Non si sa ancora molto delle condizioni di salute di Sergio Marchionne, se non che le sue condizioni sarebbero disperate. Nelle scorse settimane il dirigente della Fiat si era sottoposto ad un delicato intervento alla spalla, ma sembra che le sue condizioni sarebbero peggiorate negli ultimi giorni.
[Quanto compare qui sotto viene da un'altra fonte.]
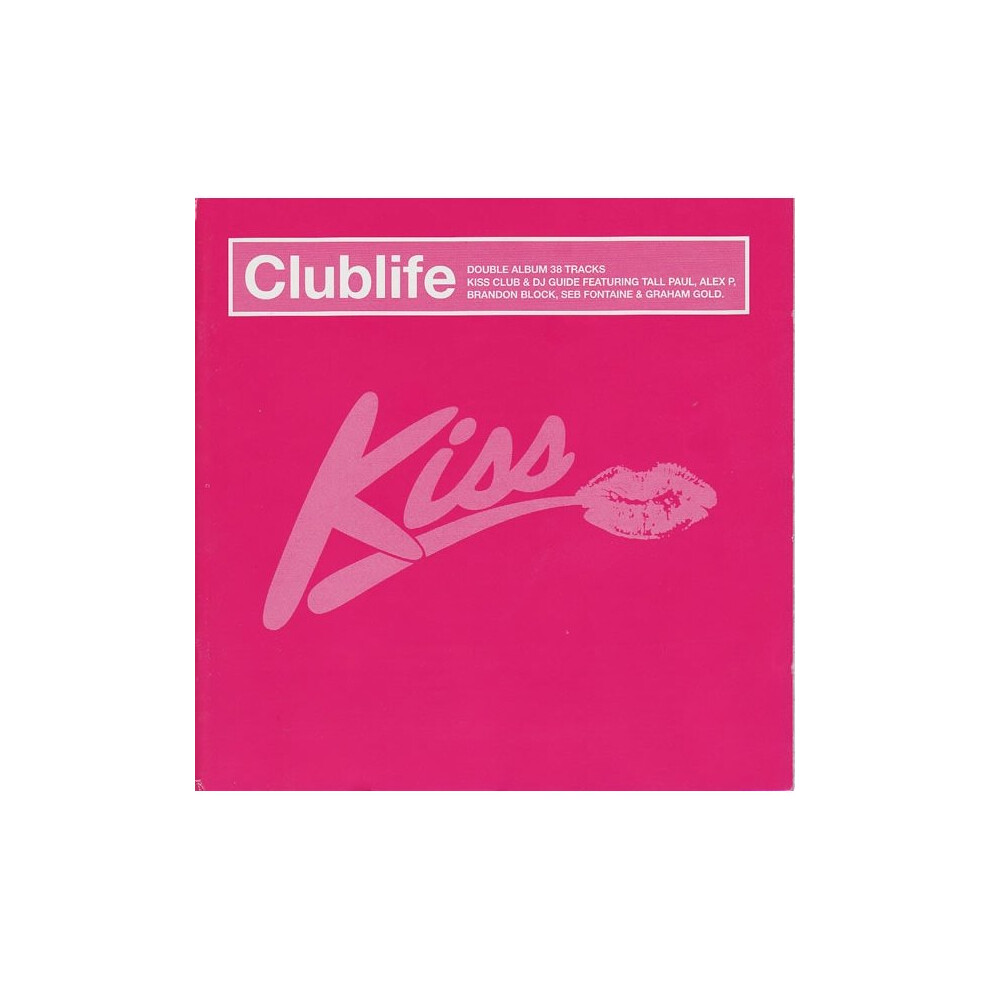 Kiss Clublife - Various Artists 2CD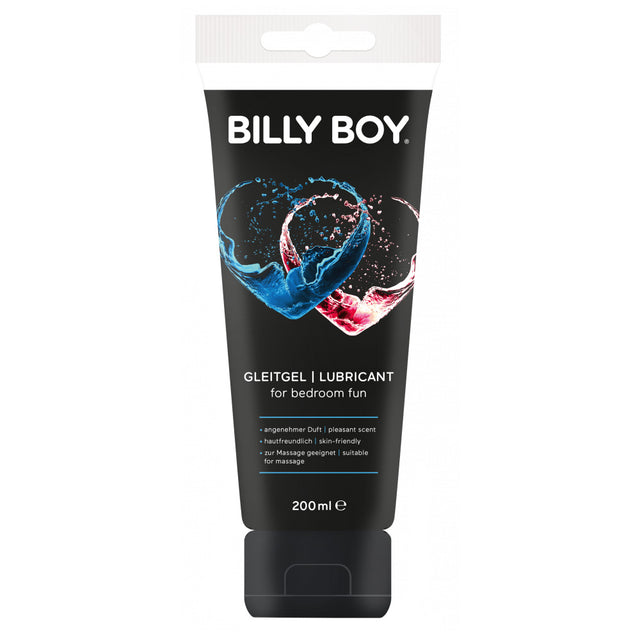 Lubrifiant Billy Boy pe baza de apa 200 ml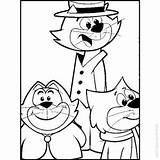 Top Cat Coloring Pages Fanart By MortenEng21  XColoringscom sketch template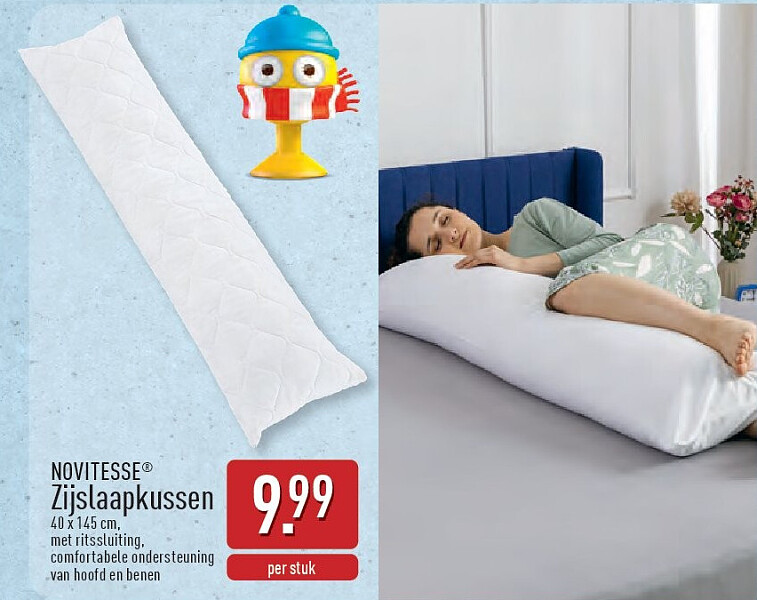 Zijslaapkussen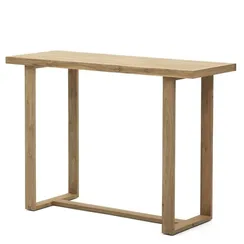 Барный стол Canadell из массива тика 140x70 см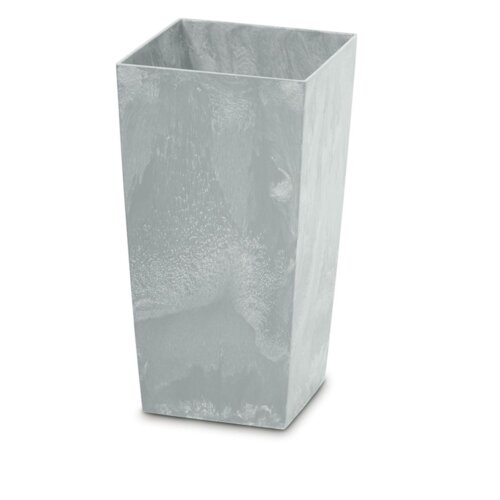 Donica PROSPERPLAST Urbi Square Beton Effect DURS125E-422U 2L Szary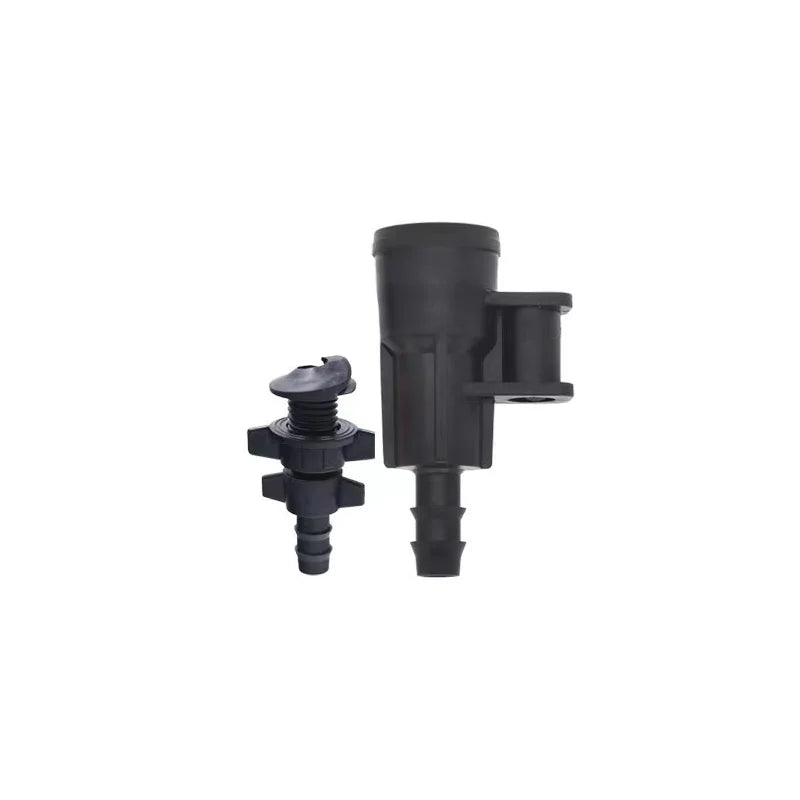 Garden  Drip Irrigation Sprinkler System Fittings and Connectors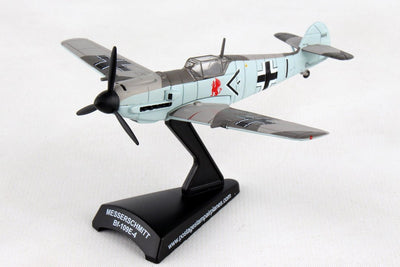 Postage Stamp PS5336 - 5 1:87 Messerschmitt BF - 109 Black 1 Adolf Galland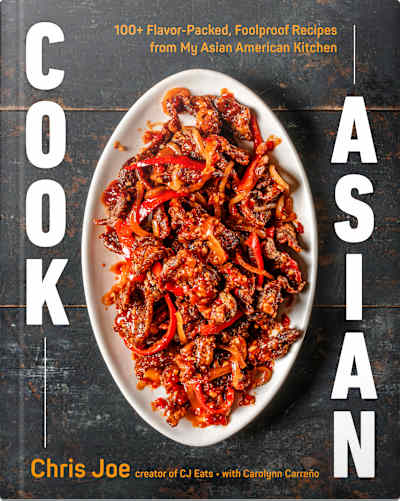 Book cover for Cook Asian by Chris Joe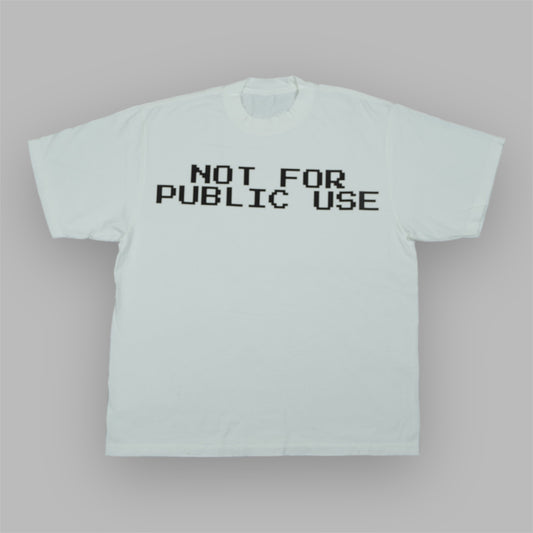 NFPU T WHITE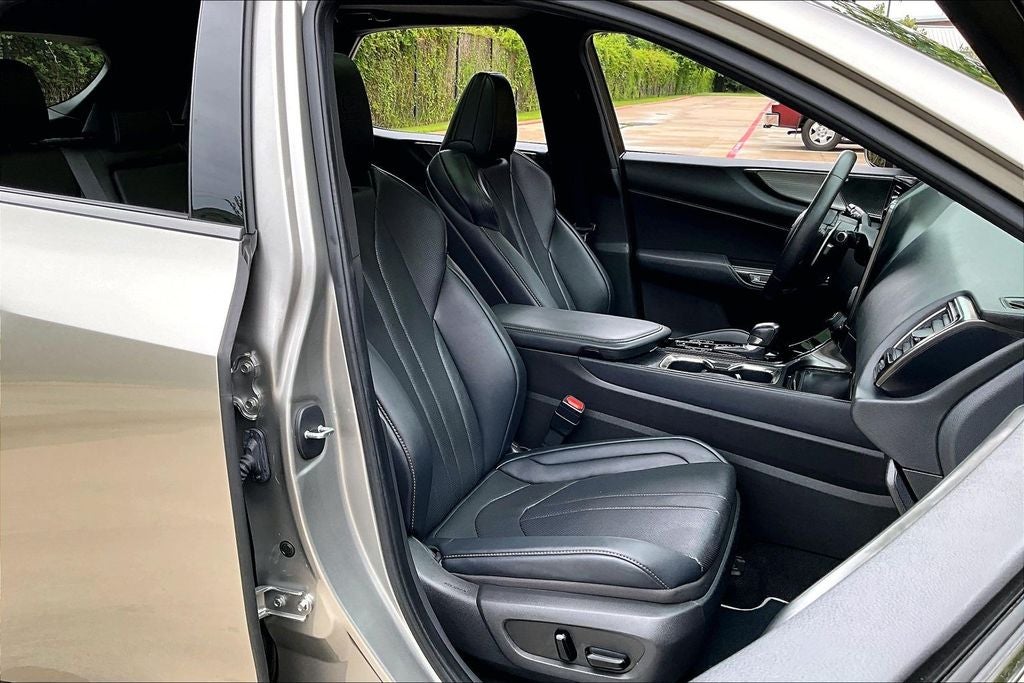 2024 Lexus NX 350 F SPORT Handling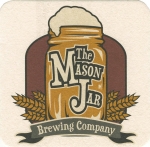 beer coaster from Mateveza Brewing Co ( CA-MSNJ-6 )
Per il momento l’azienda di Sergio Marchionne non ha confermato né smentito le notizie in merito alle sue condizioni di salute, ma quel che è trapelato da quando è stato sottoposto alla terapia intensiva nell’ospedale di Zurigo, è che le sue condizioni sarebbero irreversibili.  Al suo fianco si alternano la storica compagna Manuela Battezzato, e i suoi due figli Alessio Giacomo e Jonathan Tyler.

Ma se c’è un tratto comune nel percorso umano e professionale di Sergio Marchionne, è quello di essersi sempre mosso fra le due sponde dell’Atlantico. Nato a Chieti il 17 giugno 1952, Marchionne è figlio di un maresciallo dei Carabinieri  e di una giovane istriana. Dopo l’adolescenza in Abruzzo, seguì la famiglia in Ontario, dove si era già stabilita una zia materna. In Canada Marchionne ottenne la laurea in filosofia presso l’Università di Toronto, seguita da una laurea in legge alla Osgoode Hall Law School of York University e quindi un Master in Business Administration presso la University of Windsor. Dopo avere esercitato la professione di procuratore legale, Marchionne entrò nel 1983 in Deloitte Touche come avvocato commercialista ed esperto nell’area fiscale, primo passo di una carriera che nel 2000 lo portò in Svizzera alla carica di A.d. del Lonza Group. attivo nel settore dei prodotti per le industrie farmaceutica e sanitaria.

Sembra che fumasse circa 100 sigarette al giorno, che dormisse 3 ore per notte, e che trascorresse la sua vita più sugli aerei che in terraferma. È diventato ricchissimo, potente, osannato dai grandi della terra, padrone del destino di migliaia di lavoratori. Ma non del suo. Non è ancora morto, ma già tutti ne parlano al passato. Già l’hanno sostituito alla velocità della luce. Ed ora giace in un letto d’ospedale .Come un uomo qualunque. Come un operaio qualunque. Perché la morte non risparmia nessuno, mette tutti sullo stesso piano. Ed improvvisamente e senza preavviso, si sarà accorto che tutto il denaro ed il potere del mondo non valgono niente davanti alla vita, alla salute, e all’amore. Nel bene e nel male, è stato un grandissimo manager. Ora è ritornato alla dimensione di uomo. Di un uomo che sta morendo. E sui social molte, troppe persone, gioiscono per questo. E molte altre, ipocritamente, esprimono un dolore che non provano. Personalmente confesso che non mi stava di certo simpatico, ma il sentimento che ora provo è solo di pietà. Pietà per un uomo che, forse, non ha mai capito che in questo mondo siamo solo di passaggio. E che la sua vita, sempre alla rincorsa del successo, in fondo non l’ha mai vissuta. E che se andrà anche lui e senza portarsi via niente.